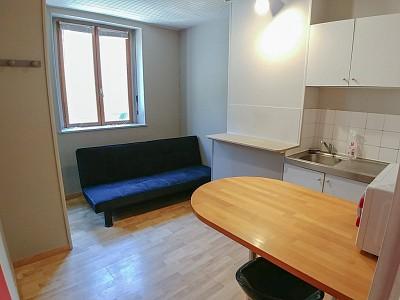 STUDIO A LOUER - LILLE ST MICHEL - 11,92 m2 - 315 € charges comprises par mois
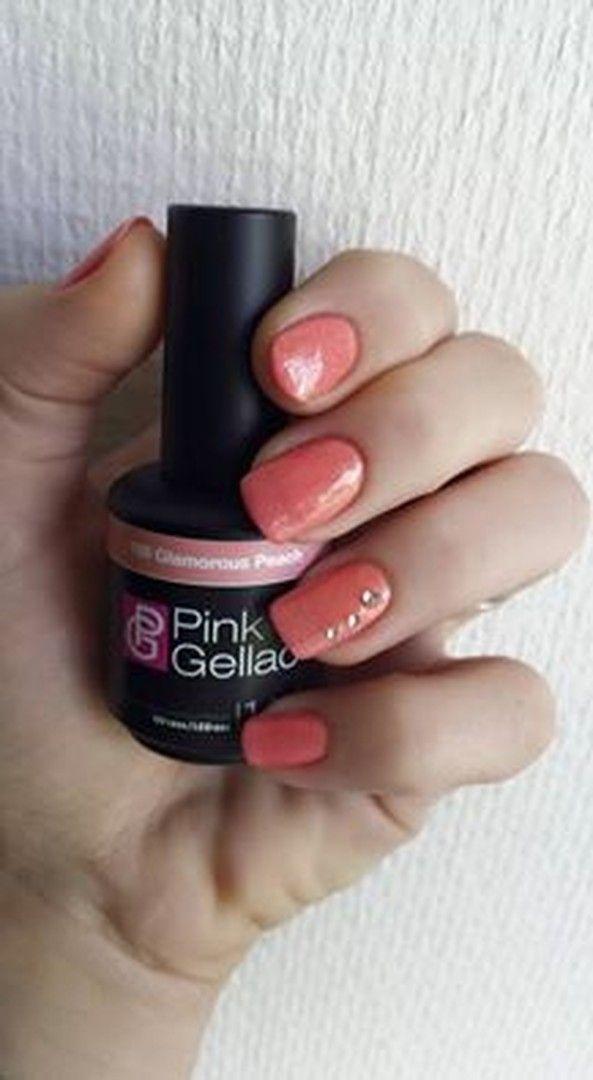shared Jessica Janssen's photo. Heerlijk zomers, geweldige kleur! #pinkgellac #glamorouspeach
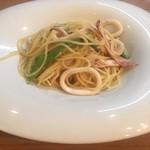 イタリア料理とワイン MARE VIGNA - スルメイカとオクラのオイルパスタ
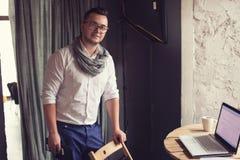 Молодой городской профессионал в startup офисе стоковые фото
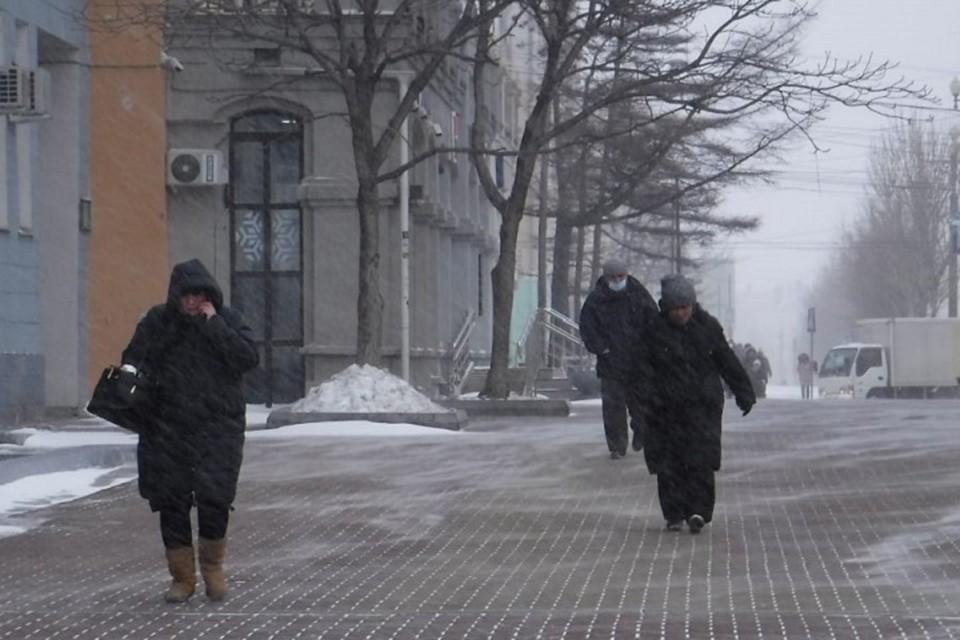 Снежный циклон в Хабаровском крае 16 февраля 2021 года: отмена занятий в школах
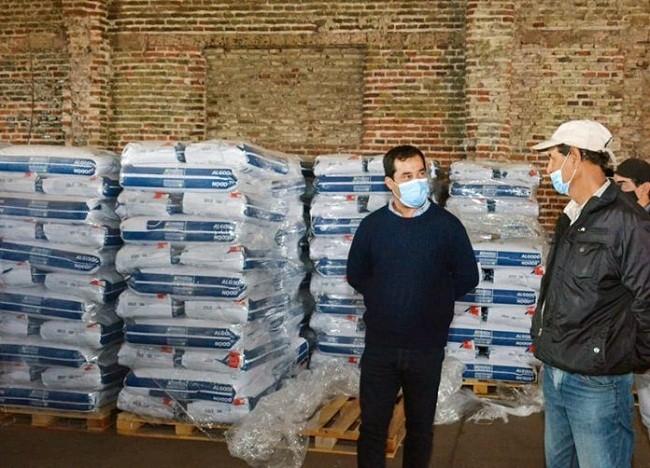Día Mundial del Algodón: el Gobierno entregó semillas de calidad a productores de Juan José Castelli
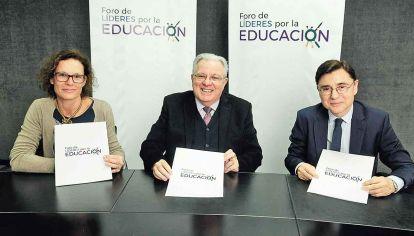 Alianza estratégica. Luisa Brumana, representante de Unicef en Argentina; el rector, Alberto Barbieri de la UBA y Jorge Fontevecchia, fundador de Editorial Perfil.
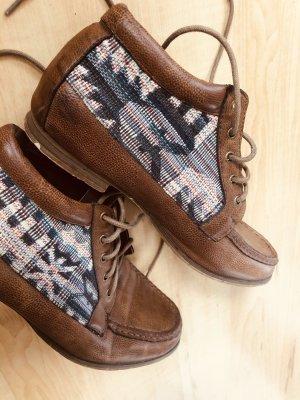 Stylische Schuhe aus einem Store in Melbourne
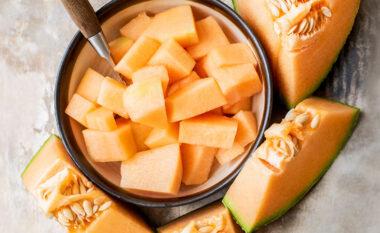 Përfitoni nga frutat e sezonit: Si të përdorni farat e pjeprit për shëndetin tuaj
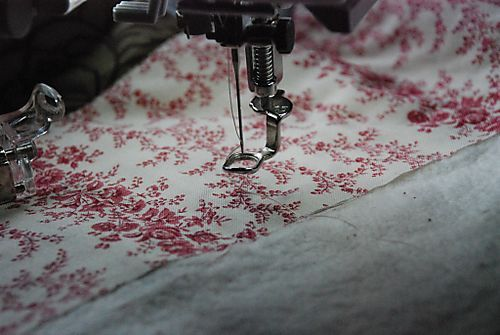 My go to quilting tutorial!   Absolute must read for beginner quilters! Basting, walking foot, quilt in the ditch, machine quilting, darning foot, tips galore...this tutorial covers all that and more!
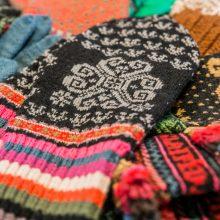 Rankdarbių mylėtojams – tradicinių pirštinių mezgimo susitikimai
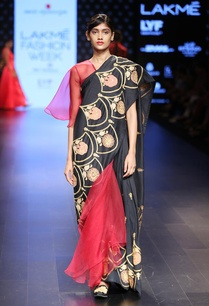 maroon-embroidered-sari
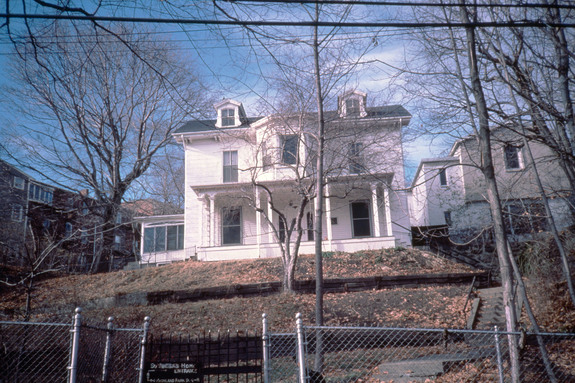 garrison-house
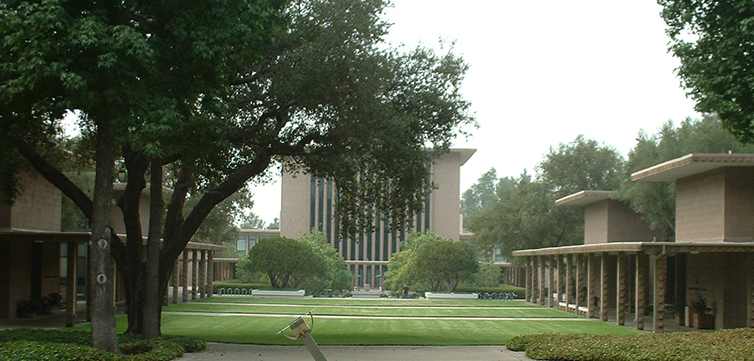 Claremont-University-Consortium-campus-feat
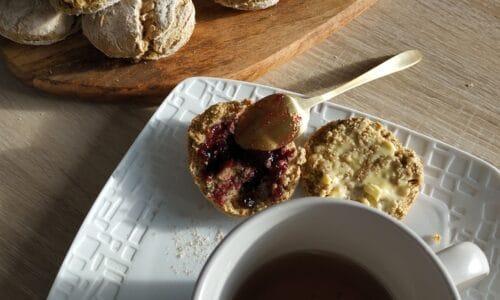 thé et scones ig bas pour un petit déjeuner équilibré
------------------------------------------------------------
• **PROBLEM**: From the material above, write out exactly the lines from the line with "maroon-embroidered-sari" through the closing line, inclusive, and no pictures.

• **OUTPUT FOR THIS TASK**:
 maroon-embroidered-sari
 garrison-house
 Claremont-University-Consortium-campus-feat
 thé et scones ig bas pour un petit déjeuner équilibré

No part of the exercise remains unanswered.